Same problem with english. Most people have a high degree of fault tolerance when parsing natural language, which means any old crap will still just about be readable.

(sorry - I had to after reading that statement heh)

Re:It's got the concept backwards

[Moderation abuser]

I did. Endlessly is good. The network overhead is negligible.

Check once every 1,2,4,8,16,32,64,whatever,mins *all the time anyway* whether it fails or succeeds and you *absolutely don't* want to have to explicitly tell 1000 machines to start again.

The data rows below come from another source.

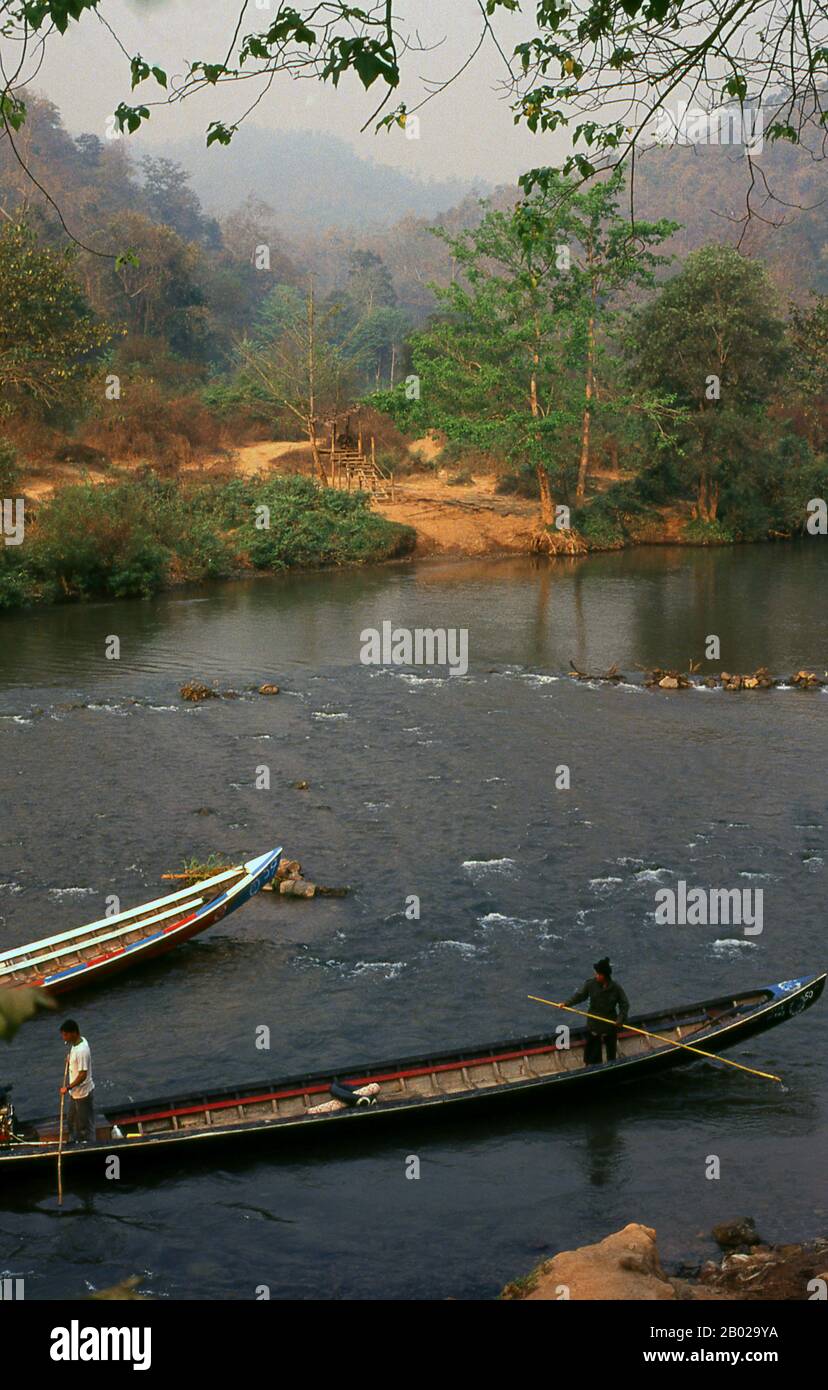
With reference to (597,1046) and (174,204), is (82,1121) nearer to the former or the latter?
(597,1046)

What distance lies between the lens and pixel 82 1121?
515 inches

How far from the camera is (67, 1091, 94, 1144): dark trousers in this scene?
13.0 m

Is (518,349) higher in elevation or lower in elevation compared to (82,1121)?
higher

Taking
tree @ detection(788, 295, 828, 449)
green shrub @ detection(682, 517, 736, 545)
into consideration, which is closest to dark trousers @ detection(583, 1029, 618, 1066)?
green shrub @ detection(682, 517, 736, 545)

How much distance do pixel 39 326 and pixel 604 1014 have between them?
3727 centimetres

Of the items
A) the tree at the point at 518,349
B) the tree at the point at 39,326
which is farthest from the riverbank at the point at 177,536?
the tree at the point at 518,349

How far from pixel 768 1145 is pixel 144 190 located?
417 ft

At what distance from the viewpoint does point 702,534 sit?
5841cm

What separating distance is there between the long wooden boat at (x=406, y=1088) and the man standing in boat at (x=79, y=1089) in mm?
185

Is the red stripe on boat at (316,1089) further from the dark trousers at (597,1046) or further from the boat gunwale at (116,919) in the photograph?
the boat gunwale at (116,919)

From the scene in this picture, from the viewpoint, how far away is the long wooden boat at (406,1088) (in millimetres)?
13203

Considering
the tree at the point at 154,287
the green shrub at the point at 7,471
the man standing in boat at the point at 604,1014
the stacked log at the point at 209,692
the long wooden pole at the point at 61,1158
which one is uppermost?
the tree at the point at 154,287

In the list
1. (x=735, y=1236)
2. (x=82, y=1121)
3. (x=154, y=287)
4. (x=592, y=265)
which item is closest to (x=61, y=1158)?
(x=82, y=1121)

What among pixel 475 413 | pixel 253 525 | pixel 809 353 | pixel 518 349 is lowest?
pixel 253 525
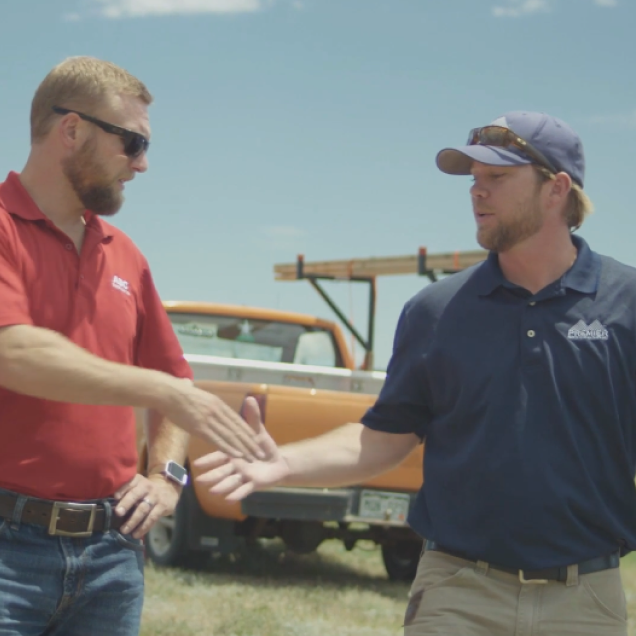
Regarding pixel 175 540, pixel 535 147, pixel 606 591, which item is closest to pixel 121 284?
pixel 535 147

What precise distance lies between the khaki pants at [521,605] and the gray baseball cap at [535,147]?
124 cm

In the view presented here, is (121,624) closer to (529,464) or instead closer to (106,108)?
(529,464)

You simply generalise the update process, get rid of the special cases. In the case of patches, you know you're going to have to distribute them out to clients at some point anyway so have all the clients check once a day, every day. If the distribution server is down for a couple of days it's pretty much irrelevant.

My error detection code is trivial the network traffic is negligible unless the job's actually being done and I still haven't been given a good case for ftsh. I have a good case for a better randomising algorithm within a shell and a decent distributed cron (which is simple BTW), but not for a specifically fault tolerant shell.

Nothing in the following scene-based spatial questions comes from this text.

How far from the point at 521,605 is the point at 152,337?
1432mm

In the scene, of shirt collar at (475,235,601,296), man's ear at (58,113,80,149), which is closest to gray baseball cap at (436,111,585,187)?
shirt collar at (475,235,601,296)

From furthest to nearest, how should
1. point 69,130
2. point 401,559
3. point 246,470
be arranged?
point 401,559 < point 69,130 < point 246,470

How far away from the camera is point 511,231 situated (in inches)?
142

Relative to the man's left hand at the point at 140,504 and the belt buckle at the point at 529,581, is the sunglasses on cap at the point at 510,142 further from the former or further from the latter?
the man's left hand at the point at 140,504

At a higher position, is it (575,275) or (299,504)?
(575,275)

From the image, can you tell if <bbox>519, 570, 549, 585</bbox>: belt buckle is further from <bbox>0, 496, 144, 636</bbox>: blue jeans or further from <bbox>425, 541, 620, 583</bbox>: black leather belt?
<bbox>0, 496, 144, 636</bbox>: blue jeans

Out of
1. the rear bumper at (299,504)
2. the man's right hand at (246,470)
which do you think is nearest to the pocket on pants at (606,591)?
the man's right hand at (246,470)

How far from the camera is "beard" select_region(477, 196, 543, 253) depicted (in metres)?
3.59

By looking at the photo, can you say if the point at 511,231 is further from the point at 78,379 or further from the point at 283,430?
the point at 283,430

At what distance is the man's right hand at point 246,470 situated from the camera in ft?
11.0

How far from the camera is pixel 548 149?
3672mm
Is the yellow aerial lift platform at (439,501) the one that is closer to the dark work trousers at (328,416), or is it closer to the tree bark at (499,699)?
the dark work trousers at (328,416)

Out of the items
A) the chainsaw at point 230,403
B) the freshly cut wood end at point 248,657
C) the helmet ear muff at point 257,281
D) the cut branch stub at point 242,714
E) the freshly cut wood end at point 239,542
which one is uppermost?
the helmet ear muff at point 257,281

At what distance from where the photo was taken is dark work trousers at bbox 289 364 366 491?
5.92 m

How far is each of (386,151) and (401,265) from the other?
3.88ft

You've got to stop thinking of these things as individual systems. The network is the machine.

dwim? (Do what I mean)

[Pyrrus]

Something perhaps like this [catb.org]?

Re:Missing the point

[vague]

Read the last post at

http://c2.com/cgi/wiki?FailFast

It's not about ignoring errors, it's about the central idea that you'll never, _ever_, be able to write 100% perfect code, and if you could your code will be so full of error checking that it's both unreadable and, as a result, unmaintainable, masking logic bugs and similar. It's a better economy to come up with better ways to deal with failure than trying to prevent it altogether. And the final solution will be more stable.

This is an important realisation: Failure is inevitable, how you deal with it is what matters.